WRITTEN REQUEST:
Copy out the material below, substituting "farthest" for "furthest" and changing nothing else.

DATA PROVIDED:
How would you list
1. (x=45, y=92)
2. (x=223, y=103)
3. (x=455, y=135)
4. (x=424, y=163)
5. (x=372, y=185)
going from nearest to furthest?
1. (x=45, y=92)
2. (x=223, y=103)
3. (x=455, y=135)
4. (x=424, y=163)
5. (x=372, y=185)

TASK ANSWER:
How would you list
1. (x=45, y=92)
2. (x=223, y=103)
3. (x=455, y=135)
4. (x=424, y=163)
5. (x=372, y=185)
going from nearest to farthest?
1. (x=45, y=92)
2. (x=223, y=103)
3. (x=455, y=135)
4. (x=424, y=163)
5. (x=372, y=185)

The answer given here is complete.